◆ **EXERCISE**
Swap "camera" for "lens" throughout the items below, copying everything else unchanged, and leave the pictures out of your answer.

(Spatial relationship items)
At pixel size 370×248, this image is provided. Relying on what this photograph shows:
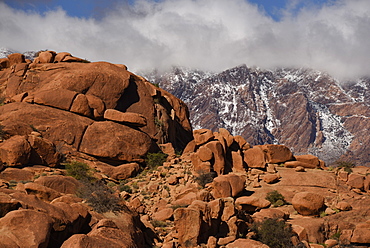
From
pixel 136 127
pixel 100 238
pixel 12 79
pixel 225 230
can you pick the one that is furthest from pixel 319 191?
pixel 12 79

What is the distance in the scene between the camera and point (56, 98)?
33.2 m

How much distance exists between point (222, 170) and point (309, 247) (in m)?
12.9

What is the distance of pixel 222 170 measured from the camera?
34.6 m

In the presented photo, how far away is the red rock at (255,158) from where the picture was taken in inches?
1465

◆ **TASK OUTPUT**
At pixel size 370×248, this image is provided. Relying on what this photograph shows:
From
pixel 136 127
pixel 100 238
pixel 12 79
pixel 225 230
can you pick the one that is furthest from pixel 319 191?
pixel 12 79

What is the distance in the scene between the lens and point (56, 98)?
33.2 m

How much distance exists between point (222, 170) and point (309, 247) (in m)?
12.9

What is the distance of pixel 222 170 measured from the lens?
34.6 m

In the presented photo, how far away is the red rock at (255,158) from where the picture was taken in inches?
1465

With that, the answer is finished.